Maybe $title is also a sequence of the same length and I’m mapping between the sequences?

Or we use $title.old and $title.new as parameters instead and $title is a sequence of objects with old and new keys?

Or let $title be a map instead of a sequence that maps old to new titles. And come up with some syntax for using that. But some popular serialization formats only support maps with strings for keys.
articles ? title.eq.$title {comments + $comment}

This reads that we should insert $comment for every article with the given title. But what if $comment includes a specific value for its article? Is it used, ignored, or an error?

And this has the same problem as above in terms of being batchable.

At any rate, I realized that none of these examples are things I had any desire for be able to do.

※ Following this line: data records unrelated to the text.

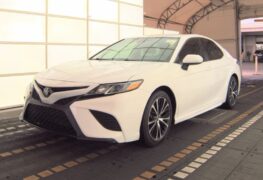 2020 Toyota Camry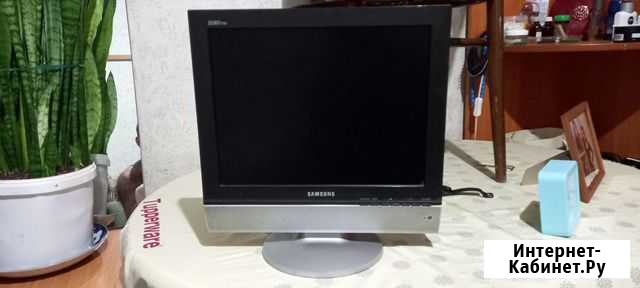ЖК-Телевизор 15 samsunglcd TV Балашиха - изображение 1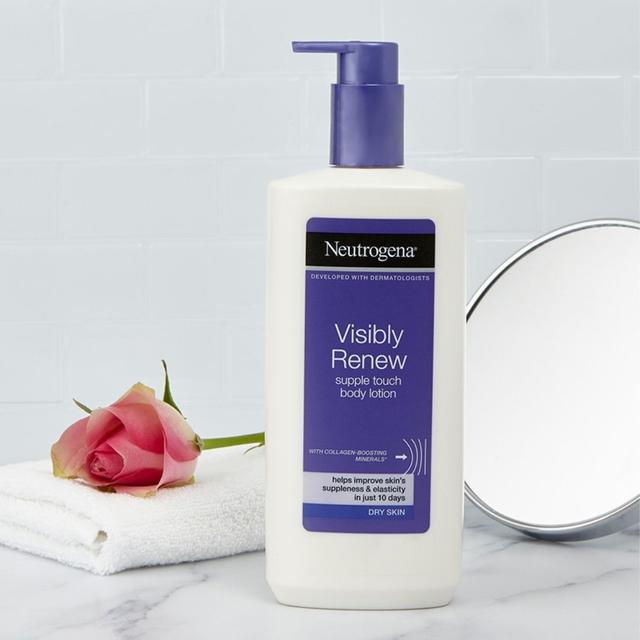  Neutrogena Visibly Renew Firming Body Lotion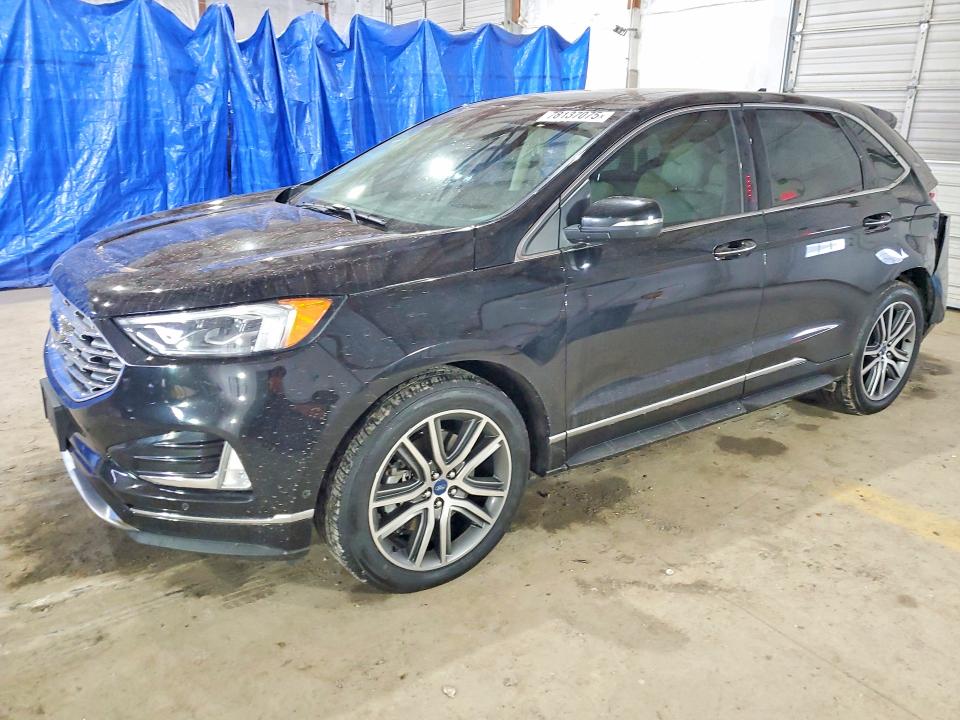 2019 FORD EDGE — VIN 2FMPK4K9XKBB08585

And anyway, the point in the beginning was to use data structures to describe a request. They could be serialized in the same way that the parameter values would be. And you don’t even need parameter values because you don’t need parameters because you don’t need to avoid interpolating data into the query because it’s all one serializable data structure already. So any problems to do with parameters only exist in this weird DSL format.

As it is now, the mutations doesn’t use this fancy query stuff at all. It takes a sequence of objects that specifies what collection to operate on, the old item, and the new item. For deletions, new is null. For insertions, old is null.

It’s not very fancy. But some of the long term goals are to do with federation and the way it works now makes a lot more sense for synchronization.

Also, in the middle of this project, I changed my views on some stuff after learning about interesting things like Datalog, Datomic, and Noria and some of the technologies surrounding those things. And now I wonder if user-defined materialized views interpreted from some kind of declarative language is a formidable design for communication between software modules.

I want to write & play more about that, but this post is quite long already so that’ll have to be something for future me.